EXERCISE REQUIREMENTS:
Exactly and only the lines from the line holding "How far from the camera" to the end of the records should be reproduced. Leave pictures out.

§

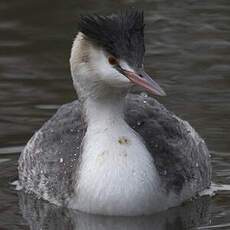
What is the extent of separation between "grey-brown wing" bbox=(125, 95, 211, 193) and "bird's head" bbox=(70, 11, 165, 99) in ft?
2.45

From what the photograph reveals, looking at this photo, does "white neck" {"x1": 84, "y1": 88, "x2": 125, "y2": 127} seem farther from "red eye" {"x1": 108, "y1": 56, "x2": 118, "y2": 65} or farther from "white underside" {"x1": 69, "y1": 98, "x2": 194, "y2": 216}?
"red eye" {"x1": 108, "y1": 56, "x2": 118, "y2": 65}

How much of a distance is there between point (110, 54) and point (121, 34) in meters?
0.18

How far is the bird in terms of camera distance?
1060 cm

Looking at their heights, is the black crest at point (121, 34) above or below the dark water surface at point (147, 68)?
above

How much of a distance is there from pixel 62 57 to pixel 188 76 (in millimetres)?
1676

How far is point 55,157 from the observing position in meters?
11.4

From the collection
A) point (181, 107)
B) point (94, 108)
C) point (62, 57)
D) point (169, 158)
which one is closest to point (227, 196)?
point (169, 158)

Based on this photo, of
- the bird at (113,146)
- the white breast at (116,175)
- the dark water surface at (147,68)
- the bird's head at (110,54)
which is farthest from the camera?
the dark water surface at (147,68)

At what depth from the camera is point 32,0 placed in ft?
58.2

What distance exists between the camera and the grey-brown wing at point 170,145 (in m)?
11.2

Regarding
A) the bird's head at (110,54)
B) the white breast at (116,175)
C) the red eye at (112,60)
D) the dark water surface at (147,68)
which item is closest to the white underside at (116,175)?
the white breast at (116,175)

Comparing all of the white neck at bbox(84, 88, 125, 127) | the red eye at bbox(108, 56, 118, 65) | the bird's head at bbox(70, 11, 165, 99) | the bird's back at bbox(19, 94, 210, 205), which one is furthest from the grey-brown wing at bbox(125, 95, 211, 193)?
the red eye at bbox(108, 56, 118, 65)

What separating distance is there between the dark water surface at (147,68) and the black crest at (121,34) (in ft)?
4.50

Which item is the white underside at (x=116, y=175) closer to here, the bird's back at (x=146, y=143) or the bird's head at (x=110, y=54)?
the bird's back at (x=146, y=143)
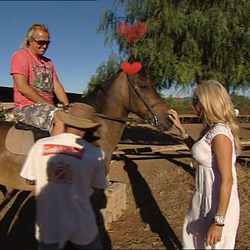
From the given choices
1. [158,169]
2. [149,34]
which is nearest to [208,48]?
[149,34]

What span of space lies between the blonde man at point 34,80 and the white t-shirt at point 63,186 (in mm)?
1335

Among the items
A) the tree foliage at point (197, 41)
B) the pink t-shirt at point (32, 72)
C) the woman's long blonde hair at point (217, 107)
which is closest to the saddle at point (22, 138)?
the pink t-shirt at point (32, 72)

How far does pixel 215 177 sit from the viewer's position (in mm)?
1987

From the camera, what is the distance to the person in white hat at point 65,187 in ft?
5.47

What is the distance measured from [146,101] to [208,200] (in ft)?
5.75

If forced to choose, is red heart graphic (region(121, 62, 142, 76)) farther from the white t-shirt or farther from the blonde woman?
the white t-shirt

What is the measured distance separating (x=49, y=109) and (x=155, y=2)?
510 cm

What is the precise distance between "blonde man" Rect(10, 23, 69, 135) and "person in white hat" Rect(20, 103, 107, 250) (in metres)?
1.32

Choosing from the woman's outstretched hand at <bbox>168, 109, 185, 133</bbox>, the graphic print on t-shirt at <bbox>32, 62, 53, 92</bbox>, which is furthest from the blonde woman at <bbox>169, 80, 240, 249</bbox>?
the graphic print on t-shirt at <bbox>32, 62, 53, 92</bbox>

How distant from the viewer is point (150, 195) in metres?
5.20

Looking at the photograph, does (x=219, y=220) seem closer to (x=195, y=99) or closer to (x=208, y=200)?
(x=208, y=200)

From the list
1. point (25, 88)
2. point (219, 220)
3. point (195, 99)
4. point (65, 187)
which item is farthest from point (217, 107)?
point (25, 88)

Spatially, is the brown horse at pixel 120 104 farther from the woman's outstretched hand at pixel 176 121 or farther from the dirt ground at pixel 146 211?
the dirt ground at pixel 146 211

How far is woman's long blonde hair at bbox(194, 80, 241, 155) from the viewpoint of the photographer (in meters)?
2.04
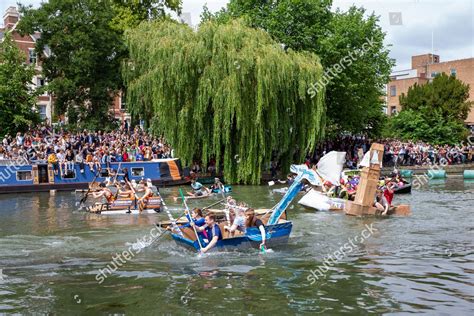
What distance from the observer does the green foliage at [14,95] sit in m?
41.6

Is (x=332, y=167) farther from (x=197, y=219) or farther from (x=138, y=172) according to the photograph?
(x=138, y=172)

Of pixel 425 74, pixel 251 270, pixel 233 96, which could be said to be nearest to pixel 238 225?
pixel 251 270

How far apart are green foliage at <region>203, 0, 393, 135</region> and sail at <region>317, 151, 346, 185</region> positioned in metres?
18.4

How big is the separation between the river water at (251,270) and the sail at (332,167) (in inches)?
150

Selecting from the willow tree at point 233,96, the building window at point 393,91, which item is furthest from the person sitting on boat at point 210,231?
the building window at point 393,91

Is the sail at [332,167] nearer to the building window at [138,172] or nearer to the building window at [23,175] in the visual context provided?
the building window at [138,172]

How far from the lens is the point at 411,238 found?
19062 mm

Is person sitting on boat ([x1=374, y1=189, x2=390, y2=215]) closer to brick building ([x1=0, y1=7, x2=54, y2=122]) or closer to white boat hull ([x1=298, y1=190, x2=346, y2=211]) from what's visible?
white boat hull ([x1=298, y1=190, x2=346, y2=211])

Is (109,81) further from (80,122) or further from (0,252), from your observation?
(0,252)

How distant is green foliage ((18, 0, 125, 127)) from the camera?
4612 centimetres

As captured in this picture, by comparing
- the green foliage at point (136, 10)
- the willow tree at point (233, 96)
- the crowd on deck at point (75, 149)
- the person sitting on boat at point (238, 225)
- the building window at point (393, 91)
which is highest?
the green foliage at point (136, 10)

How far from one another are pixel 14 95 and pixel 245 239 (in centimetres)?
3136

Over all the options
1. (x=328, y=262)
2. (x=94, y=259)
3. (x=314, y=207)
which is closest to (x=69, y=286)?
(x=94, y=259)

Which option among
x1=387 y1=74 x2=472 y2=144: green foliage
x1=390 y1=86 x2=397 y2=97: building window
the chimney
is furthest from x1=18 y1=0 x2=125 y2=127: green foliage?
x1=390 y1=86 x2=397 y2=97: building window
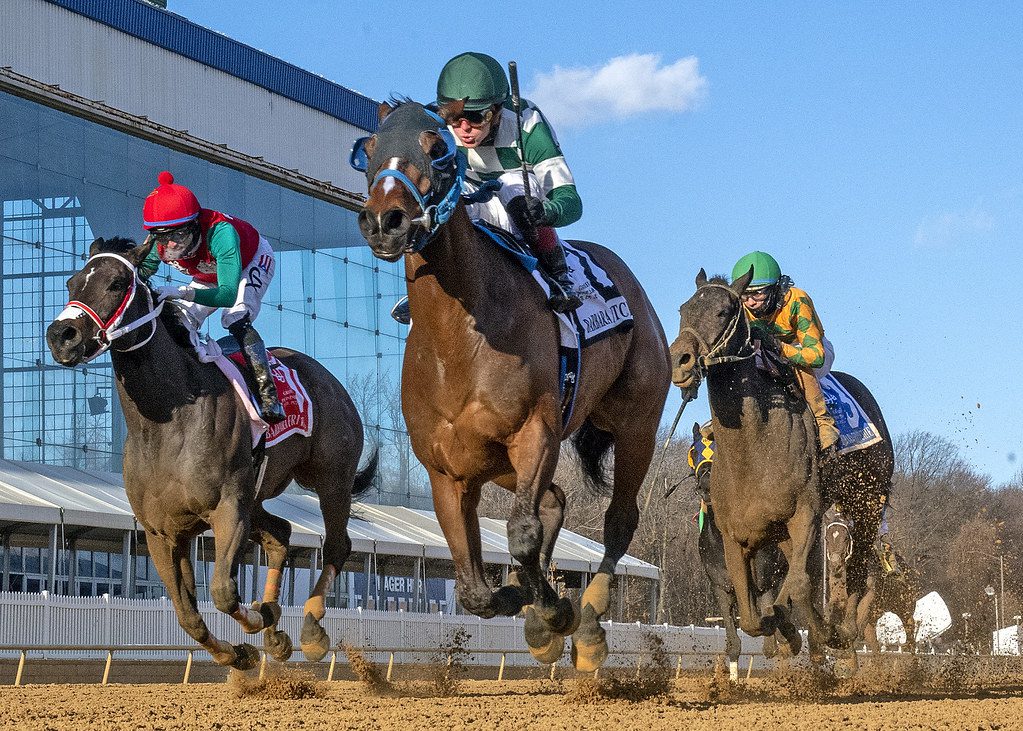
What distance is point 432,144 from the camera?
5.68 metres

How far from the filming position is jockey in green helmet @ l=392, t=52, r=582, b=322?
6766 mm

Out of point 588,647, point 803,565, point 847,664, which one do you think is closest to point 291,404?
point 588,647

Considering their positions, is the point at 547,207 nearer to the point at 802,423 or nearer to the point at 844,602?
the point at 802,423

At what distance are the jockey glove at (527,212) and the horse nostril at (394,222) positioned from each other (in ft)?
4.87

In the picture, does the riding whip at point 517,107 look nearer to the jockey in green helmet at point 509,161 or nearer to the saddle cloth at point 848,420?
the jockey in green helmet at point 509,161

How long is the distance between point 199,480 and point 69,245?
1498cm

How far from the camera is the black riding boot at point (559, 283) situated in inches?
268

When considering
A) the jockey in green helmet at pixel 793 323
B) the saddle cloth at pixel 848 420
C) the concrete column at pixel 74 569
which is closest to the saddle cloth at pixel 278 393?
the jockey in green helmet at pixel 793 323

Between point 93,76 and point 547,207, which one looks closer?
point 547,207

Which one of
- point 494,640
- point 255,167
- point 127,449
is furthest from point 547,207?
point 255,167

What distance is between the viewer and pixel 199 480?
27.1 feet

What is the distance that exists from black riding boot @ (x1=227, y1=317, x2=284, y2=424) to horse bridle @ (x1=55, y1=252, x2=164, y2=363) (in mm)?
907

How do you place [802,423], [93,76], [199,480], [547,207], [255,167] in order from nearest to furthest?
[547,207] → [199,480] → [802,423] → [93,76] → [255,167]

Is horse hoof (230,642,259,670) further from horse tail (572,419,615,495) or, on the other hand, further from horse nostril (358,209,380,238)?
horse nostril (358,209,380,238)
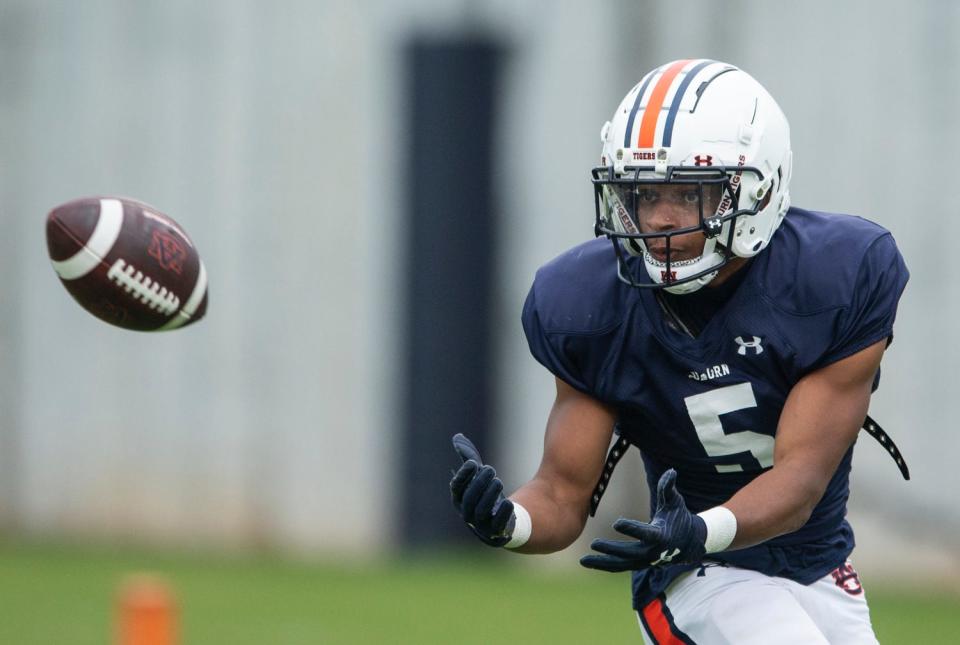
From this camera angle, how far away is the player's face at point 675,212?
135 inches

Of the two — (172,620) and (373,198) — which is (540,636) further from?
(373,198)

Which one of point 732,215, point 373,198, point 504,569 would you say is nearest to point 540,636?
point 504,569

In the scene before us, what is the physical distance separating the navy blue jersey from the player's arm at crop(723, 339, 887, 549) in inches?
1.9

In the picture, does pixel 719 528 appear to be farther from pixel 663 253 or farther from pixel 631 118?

§

EXERCISE RESPONSE:
How far from the camera is the black riding boot at point (559, 283) situated in inches?
268

When considering
A) the jockey in green helmet at pixel 793 323
B) the saddle cloth at pixel 848 420
C) the concrete column at pixel 74 569
which is closest to the saddle cloth at pixel 278 393?
the jockey in green helmet at pixel 793 323

Between point 93,76 and point 547,207, which one looks closer?
point 547,207

Which one of
- point 494,640
- point 255,167
- point 127,449
is furthest from point 547,207?
point 255,167

What distance is between the viewer and pixel 199 480?
27.1 feet

What is the distance that exists from black riding boot @ (x1=227, y1=317, x2=284, y2=424) to horse bridle @ (x1=55, y1=252, x2=164, y2=363) (in mm)?
907

How do you place [802,423], [93,76], [199,480], [547,207], [255,167] in order from nearest to furthest?
[547,207] → [199,480] → [802,423] → [93,76] → [255,167]

Is horse hoof (230,642,259,670) further from horse tail (572,419,615,495) or, on the other hand, further from horse nostril (358,209,380,238)?
horse nostril (358,209,380,238)
From this camera angle, how far away is the player's face at point 675,212?
135 inches

Of the two — (172,620) and (373,198) — which is (540,636) further from?
(373,198)

Which one of point 732,215, point 373,198, point 504,569 would you say is nearest to point 540,636?
point 504,569

In the scene before us, what is the physical distance separating the navy blue jersey from the player's arm at crop(723, 339, 887, 549) in inches?
1.9

In the picture, does pixel 719 528 appear to be farther from pixel 663 253 or farther from pixel 631 118?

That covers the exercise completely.